Having gone through an acquisition, I guarantee that our acquired org gets more than 150 emails from our acquirer every two years. Let alone each day. To call it a "subsidiary" is ludicrous.
What controls when you have to respond to them is the law, not them. You'll know when that is, because it'll come with legal process.
It’s still very interesting data. Now I want to know how this compares to the other big tech companies.
I've had some contact with the FBI over the years regarding stuff happening on one of my sites and they were - it has to be said - polite and arguing their case quite well, in no way did I feel like figuring out whether if I refused them what the next step would be, it felt like I would be the unreasonable party. But if they had made an unreasonable request I would have told them to fuck off.

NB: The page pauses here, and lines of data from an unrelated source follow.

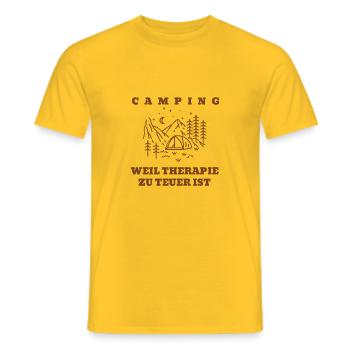 Camping weil Therapie zu teuer ist - für Camper - Männer T-Shirt - Gelb - Vorne - AI Model Male 178 dark (178cm)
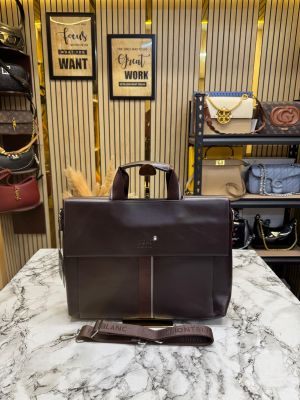 Mont Blanc Executive Textured Panel Flap Leather Laptop Bag With Strap (3301-5A) (Coffee)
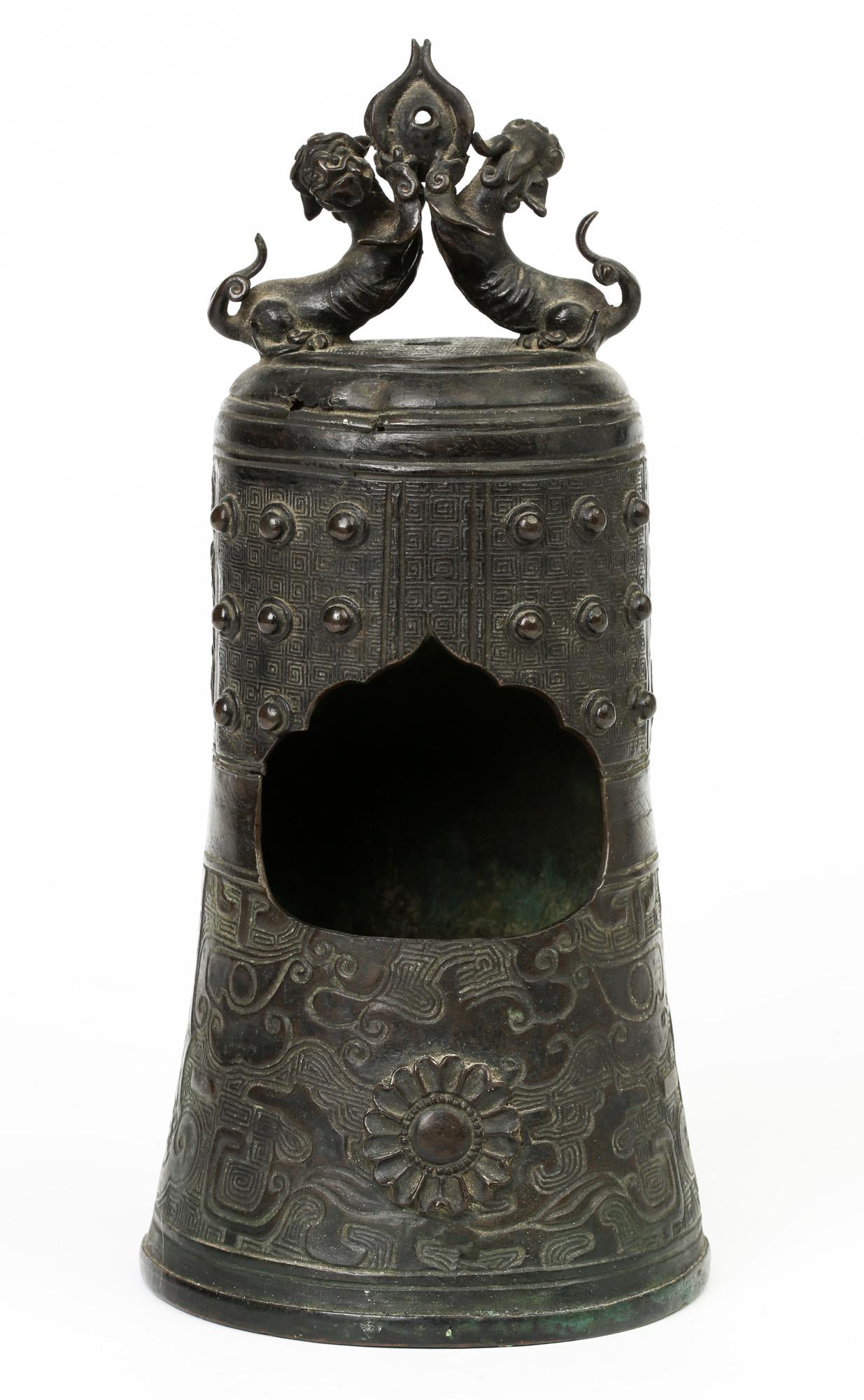 Cast Chinese Bronze Bell Shaped Censer Mounted With Buddhistic Lions  For Sale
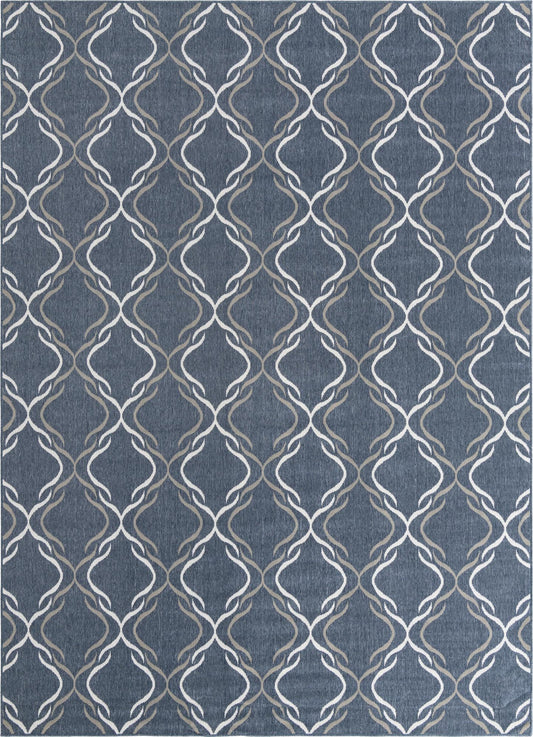 Seaside Lattice Collection Area Rug -  Hastings Rectangle Navy Blue Main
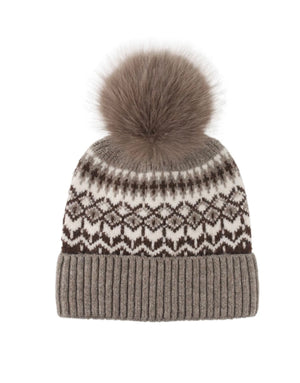 Alpine Fair Isle Pom Pom Hat – Mocha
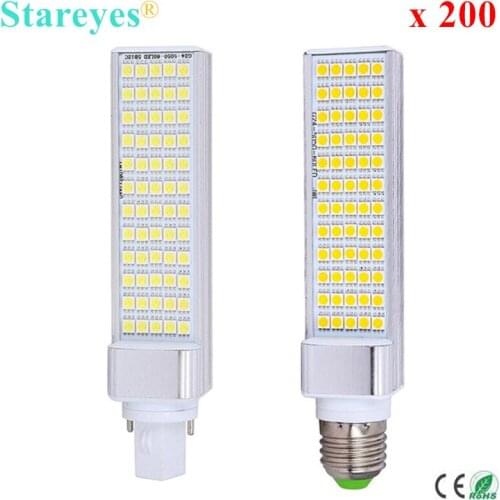 FedEX Free Shipping 200 pcs G24 G23 E27 12W SMD 5050 60 LED PL Corn Bulb LED spotlight Light LED transverse inserted light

It's absurdly easy for Musk and his cronies to cherry-pick which pieces of context they do or do not include, to make any user's behavior seem more benign or nefarious than it really was. Every time they reveal something, we should ask what they're leaving out. Anyone who fails to do so, whether they're a journalist or an HN commenter, is effectively doing Musk's dirty work for free.
One is none of their business the other is expected.
To give you some numbers: I operated an international community with about 1 million members over the course of 20 years. During that time the number of requests were larger than the number of requests that have been detailed here regarding Twitter, which is one of the reasons why I believe that we are seeing a highly colored picture.
BTW every week is of course constant but so is one a year or once every ten years. It's constant but not often.
Additionally an email isn't an individual issue; an email thread almost always has multiple replies, forwards, etc. On the low end, if we assume only 4 emails per topic between the parties, that means the FBI only approached twitter 75ish times in three years, or 25 issues per year.
I can tell you from my time doing social media threat monitoring that I'd monitor and alert organizations of maybe 10-15 people per month for things like threatening to blow up buildings followed with active attempts to recruit people to support those efforts. And that's for relatively niche, unpoliticized, institutions.
If the FBI is only identifying and acting on 25 instances of active recruitment for crime on twitter per year, it doesn't indicate that they're strong-arming twitter. It means they're asleep at the wheel.
If the worst Taibbi can find is the FBI trying to take down a tweet trying to get republicans to vote on the wrong day, he's found fuck all.
> If the FBI is only identifying and acting on 25 instances of active recruitment for crime on twitter per year, it doesn't indicate that they're strong-arming twitter. It means they're asleep at the wheel.
... or it could be they're not wanting to identify and act on their own entrapment (oops I mean sting) operations.